The real question, however, isn’t necessarily about who threw the first punch in the fight, but rather who is responsible for specific criminal wrongdoing. In other words, Paul Elam might call a feminist a despicable liar, but if somebody then targets her for an actual death threat, it’s the person making the threat (and not Paul Elam) who is responsible. In a larger sense, however, when we encounter this kind of conflict, we have to ask which side is responsible for turning an argument into a take-no-prisoners fight to the death. Here I think feminists simply do not wish to be held responsible for their own deliberate aggression. Every day — every single day for the past two years at least — feminists have been pushing this “rape culture” discourse that demonizes all men as responsible for an alleged epidemic of sexual assault on college campuses.
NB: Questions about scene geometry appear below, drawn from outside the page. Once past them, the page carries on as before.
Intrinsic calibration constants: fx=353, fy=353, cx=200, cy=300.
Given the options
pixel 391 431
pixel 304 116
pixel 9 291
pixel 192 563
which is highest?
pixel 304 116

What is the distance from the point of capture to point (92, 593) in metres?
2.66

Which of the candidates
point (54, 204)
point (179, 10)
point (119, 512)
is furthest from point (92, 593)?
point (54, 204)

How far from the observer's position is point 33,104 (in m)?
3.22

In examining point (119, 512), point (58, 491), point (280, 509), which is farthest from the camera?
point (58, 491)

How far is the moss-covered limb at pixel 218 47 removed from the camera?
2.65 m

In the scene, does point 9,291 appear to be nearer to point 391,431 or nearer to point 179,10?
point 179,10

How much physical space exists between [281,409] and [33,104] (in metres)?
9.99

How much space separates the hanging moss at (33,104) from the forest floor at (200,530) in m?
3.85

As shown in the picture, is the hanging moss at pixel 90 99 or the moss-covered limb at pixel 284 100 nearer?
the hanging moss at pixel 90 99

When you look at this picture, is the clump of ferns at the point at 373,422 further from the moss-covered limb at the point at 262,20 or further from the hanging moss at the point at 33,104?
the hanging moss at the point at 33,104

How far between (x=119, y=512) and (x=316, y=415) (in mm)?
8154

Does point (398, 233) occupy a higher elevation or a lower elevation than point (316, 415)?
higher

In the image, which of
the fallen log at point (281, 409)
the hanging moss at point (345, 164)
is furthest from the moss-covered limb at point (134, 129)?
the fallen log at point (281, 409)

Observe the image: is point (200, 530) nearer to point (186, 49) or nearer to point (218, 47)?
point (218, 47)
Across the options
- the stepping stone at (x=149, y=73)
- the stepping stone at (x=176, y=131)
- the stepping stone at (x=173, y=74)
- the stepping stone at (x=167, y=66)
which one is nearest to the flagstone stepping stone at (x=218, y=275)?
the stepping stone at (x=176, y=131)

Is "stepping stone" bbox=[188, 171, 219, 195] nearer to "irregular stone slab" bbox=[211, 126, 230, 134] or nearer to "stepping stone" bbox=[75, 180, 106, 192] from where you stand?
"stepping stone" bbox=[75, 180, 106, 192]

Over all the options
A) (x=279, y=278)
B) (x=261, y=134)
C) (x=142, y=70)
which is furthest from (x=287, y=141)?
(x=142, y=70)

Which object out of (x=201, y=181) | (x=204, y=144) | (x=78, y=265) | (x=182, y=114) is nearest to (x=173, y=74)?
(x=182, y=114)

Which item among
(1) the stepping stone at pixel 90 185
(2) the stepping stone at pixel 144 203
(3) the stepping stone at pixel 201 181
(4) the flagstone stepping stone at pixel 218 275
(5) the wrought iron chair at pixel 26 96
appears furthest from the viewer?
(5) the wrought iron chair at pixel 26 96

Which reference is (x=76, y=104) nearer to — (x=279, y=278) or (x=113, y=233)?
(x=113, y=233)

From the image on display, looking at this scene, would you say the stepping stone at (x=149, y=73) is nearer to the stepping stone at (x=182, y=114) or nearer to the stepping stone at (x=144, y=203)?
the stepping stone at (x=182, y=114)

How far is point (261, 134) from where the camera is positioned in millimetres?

It seemed to me at first that this was simply a carry-over from the “War on Women” rhetoric of the 2012 campaign. When it persisted, however, I recognized that one reason activists kept beating the “rape culture” drum was in preparation for Hillary Clinton’s 2016 campaign. There was a clear partisan political agenda behind this, and the Democrat operatives pushing this agenda didn’t give a damn about actual facts.
For some reason, Sabrina Rubin Erdely wasn't interested in this "rape culture" story. http://t.co/aZgiCqHA13
— Robert Stacy McCain (@rsmccain) April 13, 2015
You can think for yourself, or you can be a puppet on somebody else’s strings. I’m glad to see Ijeoma Oluo asking questions about the ethics of “doxxing.” Perhaps if she keeps asking questions — if she is willing to look at facts and not be misled into accepting partisan mythology — she will eventually begin to doubt the “social justice” gospel that has deformed the souls of so many in her generation.